La hausse de l’activité féminine comporte, au-delà de l’objectif d’égalité hommes-femmes en termes d’accès au marché du travail, un certain nombre d’enjeux économiques. Elle est notamment vue par l’Union Européenne comme un moyen de pallier les difficultés de financement des systèmes de protection sociale : la nécessité de maintenir à un niveau suffisant le ratio des actifs rapportés aux inactifs incite les pays européens à accroître les taux d’emploi des groupes sociaux parmi lesquels les marges de manœuvre sont les plus importantes et notamment les femmes.
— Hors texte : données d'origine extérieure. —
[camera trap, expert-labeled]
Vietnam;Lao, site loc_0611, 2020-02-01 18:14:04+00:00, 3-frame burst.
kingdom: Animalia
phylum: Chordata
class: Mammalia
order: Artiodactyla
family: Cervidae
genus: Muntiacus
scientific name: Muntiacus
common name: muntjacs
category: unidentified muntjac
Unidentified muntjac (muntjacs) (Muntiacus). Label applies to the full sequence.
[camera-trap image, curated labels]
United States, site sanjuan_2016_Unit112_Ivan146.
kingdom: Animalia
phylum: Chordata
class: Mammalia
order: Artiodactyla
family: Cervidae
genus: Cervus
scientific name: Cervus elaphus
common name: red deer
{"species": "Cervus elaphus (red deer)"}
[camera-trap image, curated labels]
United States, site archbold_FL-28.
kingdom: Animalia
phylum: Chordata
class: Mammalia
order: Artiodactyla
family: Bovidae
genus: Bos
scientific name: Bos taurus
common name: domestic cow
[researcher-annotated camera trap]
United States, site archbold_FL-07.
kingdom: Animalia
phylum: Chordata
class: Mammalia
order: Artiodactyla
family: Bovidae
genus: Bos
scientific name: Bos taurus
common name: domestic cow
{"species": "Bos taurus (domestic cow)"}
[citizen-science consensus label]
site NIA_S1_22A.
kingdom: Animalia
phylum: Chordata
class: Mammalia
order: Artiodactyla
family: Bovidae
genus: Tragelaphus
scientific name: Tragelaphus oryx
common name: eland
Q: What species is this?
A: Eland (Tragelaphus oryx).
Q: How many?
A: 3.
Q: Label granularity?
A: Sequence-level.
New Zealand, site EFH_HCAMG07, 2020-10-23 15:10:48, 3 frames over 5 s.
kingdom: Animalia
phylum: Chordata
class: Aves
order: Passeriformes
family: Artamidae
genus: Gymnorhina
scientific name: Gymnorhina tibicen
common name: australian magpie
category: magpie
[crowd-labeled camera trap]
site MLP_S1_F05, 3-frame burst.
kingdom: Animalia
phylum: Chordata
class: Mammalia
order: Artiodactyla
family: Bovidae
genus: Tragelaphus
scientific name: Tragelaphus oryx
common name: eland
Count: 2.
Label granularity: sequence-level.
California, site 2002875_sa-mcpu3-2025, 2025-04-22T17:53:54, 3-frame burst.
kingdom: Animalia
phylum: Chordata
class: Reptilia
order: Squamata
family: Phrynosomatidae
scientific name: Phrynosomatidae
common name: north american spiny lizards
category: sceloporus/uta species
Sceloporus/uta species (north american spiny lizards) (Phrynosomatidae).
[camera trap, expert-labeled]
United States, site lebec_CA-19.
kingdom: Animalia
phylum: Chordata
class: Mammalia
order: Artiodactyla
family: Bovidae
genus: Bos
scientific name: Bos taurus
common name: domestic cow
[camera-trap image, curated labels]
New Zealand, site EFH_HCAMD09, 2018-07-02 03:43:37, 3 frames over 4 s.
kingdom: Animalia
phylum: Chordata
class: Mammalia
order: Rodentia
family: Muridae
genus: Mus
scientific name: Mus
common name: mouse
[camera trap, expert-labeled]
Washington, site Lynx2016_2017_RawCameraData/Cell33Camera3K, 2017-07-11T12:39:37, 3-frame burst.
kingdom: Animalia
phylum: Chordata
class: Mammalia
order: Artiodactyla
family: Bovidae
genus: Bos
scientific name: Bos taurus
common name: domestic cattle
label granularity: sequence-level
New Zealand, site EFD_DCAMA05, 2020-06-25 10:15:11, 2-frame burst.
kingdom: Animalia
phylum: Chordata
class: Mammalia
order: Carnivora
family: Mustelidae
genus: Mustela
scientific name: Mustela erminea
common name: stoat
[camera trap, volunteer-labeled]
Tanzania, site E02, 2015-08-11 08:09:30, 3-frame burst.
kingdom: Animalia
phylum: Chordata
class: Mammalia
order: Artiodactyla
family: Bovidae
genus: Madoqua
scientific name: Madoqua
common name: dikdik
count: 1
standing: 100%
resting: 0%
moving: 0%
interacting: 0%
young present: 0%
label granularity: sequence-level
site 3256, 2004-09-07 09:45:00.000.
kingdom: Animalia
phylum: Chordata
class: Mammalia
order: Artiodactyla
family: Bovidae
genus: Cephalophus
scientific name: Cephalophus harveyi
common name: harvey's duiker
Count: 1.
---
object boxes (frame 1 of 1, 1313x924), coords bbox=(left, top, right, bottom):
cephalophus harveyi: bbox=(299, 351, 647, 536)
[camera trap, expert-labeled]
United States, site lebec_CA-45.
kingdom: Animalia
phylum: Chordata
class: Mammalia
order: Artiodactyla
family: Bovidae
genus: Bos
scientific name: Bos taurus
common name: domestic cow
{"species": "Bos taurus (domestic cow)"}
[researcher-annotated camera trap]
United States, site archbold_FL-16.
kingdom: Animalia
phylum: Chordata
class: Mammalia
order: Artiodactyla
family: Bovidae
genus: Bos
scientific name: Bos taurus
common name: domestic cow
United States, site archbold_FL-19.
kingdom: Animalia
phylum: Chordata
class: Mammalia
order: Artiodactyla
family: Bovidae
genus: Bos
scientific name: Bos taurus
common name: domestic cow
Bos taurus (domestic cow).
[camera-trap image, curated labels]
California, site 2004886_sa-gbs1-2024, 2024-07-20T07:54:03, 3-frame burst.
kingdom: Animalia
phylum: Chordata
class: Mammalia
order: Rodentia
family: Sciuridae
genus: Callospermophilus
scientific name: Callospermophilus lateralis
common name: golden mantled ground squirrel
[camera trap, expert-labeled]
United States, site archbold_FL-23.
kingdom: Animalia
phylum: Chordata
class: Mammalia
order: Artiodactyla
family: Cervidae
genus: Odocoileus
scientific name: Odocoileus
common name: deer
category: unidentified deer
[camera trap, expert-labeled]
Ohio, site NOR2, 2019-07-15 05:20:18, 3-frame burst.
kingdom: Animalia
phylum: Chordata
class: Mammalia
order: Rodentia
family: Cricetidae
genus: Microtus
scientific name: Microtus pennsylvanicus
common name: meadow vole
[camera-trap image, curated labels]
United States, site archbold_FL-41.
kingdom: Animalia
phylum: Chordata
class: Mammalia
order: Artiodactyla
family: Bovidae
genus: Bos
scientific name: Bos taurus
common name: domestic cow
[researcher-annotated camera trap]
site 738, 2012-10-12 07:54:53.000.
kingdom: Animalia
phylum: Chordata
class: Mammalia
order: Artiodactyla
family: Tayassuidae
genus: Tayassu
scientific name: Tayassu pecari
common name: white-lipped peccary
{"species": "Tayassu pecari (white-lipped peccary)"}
Parallèlement, l’augmentation de l’activité féminine est aussi vue dans certains pays européens comme un moyen de limiter la pauvreté des femmes et des enfants dans la mesure où les familles disposant d’une seule source de revenus (qu’elles soient monoparentales ou non) sont de plus en plus exposées au risque de pauvreté (Maquet-Engsted, 2008).
Au cours des dernières années, un certain nombre de pays européens ont engagé des réformes visant à accroître l’emploi féminin mais tous ne l’ont pas fait de la même manière. Parallèlement, on constate dans certains pays d’Europe Centrale et Orientale un retour du « maternalisme » c’est-à-dire de l’idée selon laquelle les enfants doivent être éduqués au sein de leur famille et préférablement par leur mère (Randall, 2000). Les situations demeurent donc très contrastées en Europe.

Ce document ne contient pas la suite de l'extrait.